Enfin, la souche de Bobo Dioulasso est apparue sensible au
fipronil. CHANDRE et RIVIÈRE (9) ont obtenu des résultats
similaires à Bouaké et à Abidjan, ce qui semble confirmer la
sensibilité de C. quinquefasciatus au fipronil dans ces deux
pays. Toutefois, le fipronil agit sur la même cible (canaux
chlorures récepteurs GABA) que les cyclodiènes et notamment la dieldrine (2). De ce fait, un risque de résistance croisée existe, puisque les populations de C. quinquefasciatus
en Afrique de l’Ouest sont en général fortement résistantes
à la dieldrine. Cette caractéristique reste néanmoins à être
vérifiée à Bobo Dioulasso. Par conséquent, l’utilisation du
fipronil ou d’autres phényl pyrazoles en lutte anticulicidienne
nécessiterait un suivi régulier de la sensibilité des populations
cibles (adultes) et des mécanismes de résistance éventuellement impliqués.
Nos résultats montrent, à l’instar du fipronil, que la souche
de Bobo Dioulasso est sensible à B. sphaericus. À Maroua,
ville soudano-sahélienne du nord-Cameroun, BALDET (3) a
obtenu des niveaux de sensibilité similaires à ceux observés à
Bobo. Cette efficacité de B. sphaericus constitue une alternative de lutte intéressante, étant donné le développement de la
résistance aux insecticides chimiques chez C. quinquefasciatus
(5). Toutefois, les forts niveaux de résistance à B. sphaericus
chez C. quinquefasciatus en Inde et au Brésil, après seulement
Bull Soc Pathol Exot, 2005, 98, 5, 406-410
quelques années d’utilisation opérationnelle, soulignent là
encore tout l’intérêt d’un suivi régulier de la sensibilité des
populations cibles (20).
Conclusion
La résistance des populations de C. quinquefasciatus à Bobo
Dioulasso s’étend aux organochlorés et aux pyréthrinoïdes.

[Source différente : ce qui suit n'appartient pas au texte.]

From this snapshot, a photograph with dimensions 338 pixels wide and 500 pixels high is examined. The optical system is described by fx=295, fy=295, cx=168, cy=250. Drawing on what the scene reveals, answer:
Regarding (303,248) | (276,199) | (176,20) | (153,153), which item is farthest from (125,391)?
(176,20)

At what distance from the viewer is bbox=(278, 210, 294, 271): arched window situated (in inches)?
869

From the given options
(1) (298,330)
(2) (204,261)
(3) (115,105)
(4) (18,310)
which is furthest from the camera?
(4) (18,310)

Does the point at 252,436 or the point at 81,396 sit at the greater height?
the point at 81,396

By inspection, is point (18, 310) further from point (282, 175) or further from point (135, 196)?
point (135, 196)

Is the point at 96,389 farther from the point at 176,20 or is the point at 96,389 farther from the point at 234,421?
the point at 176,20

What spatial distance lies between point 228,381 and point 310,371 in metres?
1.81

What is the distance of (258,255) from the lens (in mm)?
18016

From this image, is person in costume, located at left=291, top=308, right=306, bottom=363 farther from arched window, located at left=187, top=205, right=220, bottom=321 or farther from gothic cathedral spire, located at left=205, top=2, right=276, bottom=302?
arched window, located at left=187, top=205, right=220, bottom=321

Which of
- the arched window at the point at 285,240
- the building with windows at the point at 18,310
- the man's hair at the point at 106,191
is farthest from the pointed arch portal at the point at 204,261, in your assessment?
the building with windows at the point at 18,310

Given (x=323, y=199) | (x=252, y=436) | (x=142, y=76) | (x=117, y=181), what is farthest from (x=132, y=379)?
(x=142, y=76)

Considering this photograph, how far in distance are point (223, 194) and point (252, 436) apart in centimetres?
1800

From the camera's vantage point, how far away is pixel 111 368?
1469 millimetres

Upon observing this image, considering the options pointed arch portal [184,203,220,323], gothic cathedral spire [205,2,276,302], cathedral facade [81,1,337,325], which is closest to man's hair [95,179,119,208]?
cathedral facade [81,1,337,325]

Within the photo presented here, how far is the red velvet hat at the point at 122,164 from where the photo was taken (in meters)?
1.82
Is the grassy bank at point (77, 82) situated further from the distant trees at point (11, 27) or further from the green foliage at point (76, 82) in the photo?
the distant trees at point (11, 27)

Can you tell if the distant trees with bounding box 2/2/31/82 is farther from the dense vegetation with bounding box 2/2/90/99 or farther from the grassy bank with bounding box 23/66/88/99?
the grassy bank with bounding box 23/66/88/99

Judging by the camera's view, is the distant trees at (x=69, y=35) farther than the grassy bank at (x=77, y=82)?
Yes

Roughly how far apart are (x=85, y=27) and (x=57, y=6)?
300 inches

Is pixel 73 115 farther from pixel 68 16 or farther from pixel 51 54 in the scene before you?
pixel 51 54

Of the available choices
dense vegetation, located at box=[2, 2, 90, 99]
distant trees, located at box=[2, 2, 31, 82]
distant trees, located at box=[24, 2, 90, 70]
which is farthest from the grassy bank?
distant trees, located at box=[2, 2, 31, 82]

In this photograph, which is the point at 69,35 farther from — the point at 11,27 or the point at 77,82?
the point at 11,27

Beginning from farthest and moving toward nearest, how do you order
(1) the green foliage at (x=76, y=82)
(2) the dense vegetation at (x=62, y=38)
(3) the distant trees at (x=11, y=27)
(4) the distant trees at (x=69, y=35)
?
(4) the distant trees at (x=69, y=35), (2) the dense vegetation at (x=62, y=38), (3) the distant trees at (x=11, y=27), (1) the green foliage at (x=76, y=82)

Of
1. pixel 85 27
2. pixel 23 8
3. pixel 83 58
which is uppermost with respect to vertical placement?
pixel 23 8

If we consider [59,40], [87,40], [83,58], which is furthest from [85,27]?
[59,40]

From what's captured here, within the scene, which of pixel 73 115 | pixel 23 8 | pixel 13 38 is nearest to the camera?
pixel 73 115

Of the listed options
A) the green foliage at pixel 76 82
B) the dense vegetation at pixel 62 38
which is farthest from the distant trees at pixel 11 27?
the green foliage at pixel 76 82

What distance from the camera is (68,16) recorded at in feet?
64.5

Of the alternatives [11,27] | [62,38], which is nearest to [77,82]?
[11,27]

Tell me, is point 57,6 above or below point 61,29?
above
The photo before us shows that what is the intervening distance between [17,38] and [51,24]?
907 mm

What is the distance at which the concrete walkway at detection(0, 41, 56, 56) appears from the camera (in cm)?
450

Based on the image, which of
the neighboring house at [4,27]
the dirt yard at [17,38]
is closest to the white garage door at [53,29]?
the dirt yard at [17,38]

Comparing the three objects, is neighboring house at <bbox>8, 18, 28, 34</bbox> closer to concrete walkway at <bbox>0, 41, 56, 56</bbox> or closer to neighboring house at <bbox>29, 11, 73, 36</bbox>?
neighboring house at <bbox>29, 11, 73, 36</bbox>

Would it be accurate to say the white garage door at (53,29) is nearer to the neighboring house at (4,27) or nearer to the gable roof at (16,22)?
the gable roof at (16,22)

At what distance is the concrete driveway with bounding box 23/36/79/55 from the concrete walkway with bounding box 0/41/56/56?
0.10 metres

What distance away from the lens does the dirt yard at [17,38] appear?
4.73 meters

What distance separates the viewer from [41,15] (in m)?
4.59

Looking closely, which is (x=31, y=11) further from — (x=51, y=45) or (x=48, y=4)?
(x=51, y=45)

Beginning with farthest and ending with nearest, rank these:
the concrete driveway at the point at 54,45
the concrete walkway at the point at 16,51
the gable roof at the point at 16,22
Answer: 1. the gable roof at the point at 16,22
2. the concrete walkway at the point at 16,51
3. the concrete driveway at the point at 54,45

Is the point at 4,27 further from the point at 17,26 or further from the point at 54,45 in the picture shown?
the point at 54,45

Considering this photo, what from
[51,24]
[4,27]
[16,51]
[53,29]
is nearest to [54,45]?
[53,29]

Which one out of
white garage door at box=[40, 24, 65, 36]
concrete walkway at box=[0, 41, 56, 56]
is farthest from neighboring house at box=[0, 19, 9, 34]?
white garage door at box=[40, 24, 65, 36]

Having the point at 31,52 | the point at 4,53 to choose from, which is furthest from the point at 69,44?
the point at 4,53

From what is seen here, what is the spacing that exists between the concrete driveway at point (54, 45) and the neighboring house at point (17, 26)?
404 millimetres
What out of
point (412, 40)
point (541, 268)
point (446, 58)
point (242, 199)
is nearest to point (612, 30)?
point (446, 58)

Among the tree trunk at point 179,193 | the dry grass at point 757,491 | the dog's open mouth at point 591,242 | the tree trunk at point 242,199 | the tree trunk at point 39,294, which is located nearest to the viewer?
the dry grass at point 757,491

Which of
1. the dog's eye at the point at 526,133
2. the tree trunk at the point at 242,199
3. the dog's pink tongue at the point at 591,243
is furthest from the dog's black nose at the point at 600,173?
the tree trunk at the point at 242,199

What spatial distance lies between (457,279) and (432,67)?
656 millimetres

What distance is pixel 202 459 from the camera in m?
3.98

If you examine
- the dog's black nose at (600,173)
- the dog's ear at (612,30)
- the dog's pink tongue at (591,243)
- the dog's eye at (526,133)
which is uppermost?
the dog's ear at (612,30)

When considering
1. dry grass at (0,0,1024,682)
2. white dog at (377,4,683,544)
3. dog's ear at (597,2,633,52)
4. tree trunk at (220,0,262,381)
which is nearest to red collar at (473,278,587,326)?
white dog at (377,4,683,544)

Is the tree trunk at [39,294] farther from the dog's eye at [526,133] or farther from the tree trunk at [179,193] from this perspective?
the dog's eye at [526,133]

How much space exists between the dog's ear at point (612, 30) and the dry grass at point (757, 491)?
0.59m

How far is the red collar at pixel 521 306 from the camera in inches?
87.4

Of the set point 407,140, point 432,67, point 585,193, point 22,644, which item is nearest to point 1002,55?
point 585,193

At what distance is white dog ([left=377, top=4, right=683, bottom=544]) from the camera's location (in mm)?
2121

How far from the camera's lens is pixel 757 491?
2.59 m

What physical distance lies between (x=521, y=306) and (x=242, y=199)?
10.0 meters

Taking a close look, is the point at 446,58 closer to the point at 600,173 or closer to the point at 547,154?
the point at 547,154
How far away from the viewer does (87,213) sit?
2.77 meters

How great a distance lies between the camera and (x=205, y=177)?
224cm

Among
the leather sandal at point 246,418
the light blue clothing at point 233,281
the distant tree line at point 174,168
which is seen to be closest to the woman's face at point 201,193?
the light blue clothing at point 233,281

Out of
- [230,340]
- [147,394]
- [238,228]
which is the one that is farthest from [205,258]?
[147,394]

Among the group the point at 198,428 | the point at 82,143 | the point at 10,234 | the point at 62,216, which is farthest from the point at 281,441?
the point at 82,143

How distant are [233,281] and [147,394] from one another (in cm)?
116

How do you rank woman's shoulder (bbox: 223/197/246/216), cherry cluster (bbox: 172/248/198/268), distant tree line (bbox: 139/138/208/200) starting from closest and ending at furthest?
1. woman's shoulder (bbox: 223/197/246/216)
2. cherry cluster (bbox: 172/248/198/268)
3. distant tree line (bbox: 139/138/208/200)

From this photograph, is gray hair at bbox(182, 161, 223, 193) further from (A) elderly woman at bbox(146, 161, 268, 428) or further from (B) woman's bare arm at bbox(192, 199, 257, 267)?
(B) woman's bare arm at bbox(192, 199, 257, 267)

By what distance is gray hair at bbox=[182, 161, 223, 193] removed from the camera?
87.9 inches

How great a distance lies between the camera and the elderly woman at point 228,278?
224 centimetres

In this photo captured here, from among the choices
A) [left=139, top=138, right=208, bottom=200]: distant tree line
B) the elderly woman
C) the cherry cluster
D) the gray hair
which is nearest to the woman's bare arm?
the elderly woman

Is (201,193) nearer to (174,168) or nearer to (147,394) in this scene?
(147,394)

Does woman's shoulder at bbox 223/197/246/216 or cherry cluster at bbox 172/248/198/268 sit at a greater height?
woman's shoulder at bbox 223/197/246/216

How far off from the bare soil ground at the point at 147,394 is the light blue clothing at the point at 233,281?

Une baisse de sensibilité est notée pour les organophosphorés
et les carbamates. En revanche, C. quinquefasciatus est sensible aux phényl pyrazoles et à B. sphaericus. Face à ce constat, une lutte larvicide contre C. quinquefasciatus utilisant en
rotation ces trois familles d’insecticides (organophosphorés,
phényl pyrazole, bio-larvicide) pourrait être envisagée. Cette
lutte pourrait se faire également dans le cadre d’une approche intégrée, prenant en compte l’assainissement du milieu
et l’utilisation des moustiquaires imprégnées. En outre, une
surveillance régulière de la sensibilité des populations cibles
et des mécanismes de résistance éventuellement impliqués est
indispensable et devrait être partie intégrante de tout programme de lutte anti-vectorielle.